(Requirement) Give the number of lines in the entries below that contain the word "dark", counting only matches with the same upper and lower case. Reply with the number alone.

------ Task inputs ------

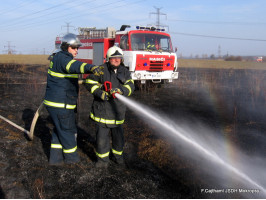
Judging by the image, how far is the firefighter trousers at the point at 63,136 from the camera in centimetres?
373

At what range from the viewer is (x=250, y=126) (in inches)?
255

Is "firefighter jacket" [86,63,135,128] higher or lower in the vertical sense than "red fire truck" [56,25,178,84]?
lower

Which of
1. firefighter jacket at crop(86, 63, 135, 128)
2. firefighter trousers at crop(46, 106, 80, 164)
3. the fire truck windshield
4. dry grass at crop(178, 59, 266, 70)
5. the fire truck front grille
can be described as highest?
the fire truck windshield

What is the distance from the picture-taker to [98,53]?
12891 millimetres

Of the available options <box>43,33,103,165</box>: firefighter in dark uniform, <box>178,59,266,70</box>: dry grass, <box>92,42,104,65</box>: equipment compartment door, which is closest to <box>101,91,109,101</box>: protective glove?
<box>43,33,103,165</box>: firefighter in dark uniform

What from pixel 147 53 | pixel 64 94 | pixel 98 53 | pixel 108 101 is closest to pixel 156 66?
pixel 147 53

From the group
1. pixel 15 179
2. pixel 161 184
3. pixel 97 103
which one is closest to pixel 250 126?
pixel 161 184

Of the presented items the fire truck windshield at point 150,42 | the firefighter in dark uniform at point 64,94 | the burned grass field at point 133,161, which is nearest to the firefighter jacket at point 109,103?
the firefighter in dark uniform at point 64,94

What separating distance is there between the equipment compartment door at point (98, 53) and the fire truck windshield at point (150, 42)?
2.64 meters

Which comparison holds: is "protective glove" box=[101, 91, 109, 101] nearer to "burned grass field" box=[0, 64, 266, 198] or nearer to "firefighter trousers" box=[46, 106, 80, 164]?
"firefighter trousers" box=[46, 106, 80, 164]

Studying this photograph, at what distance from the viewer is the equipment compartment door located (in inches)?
497

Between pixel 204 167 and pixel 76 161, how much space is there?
6.63ft

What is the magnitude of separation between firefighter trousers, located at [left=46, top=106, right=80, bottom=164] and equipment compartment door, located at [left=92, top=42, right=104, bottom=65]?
8.94 meters

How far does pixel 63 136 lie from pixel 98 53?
31.5 feet
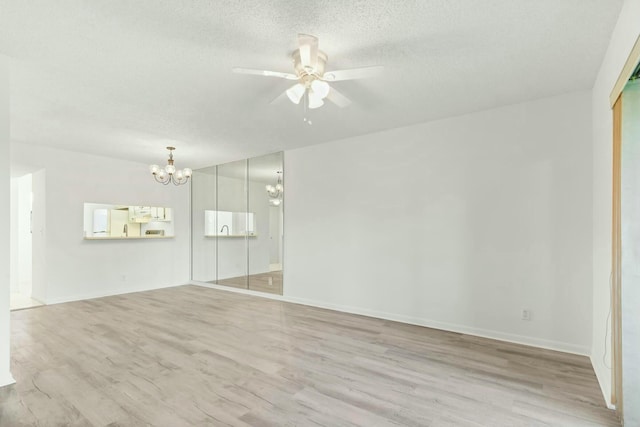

------

(Correct answer) 4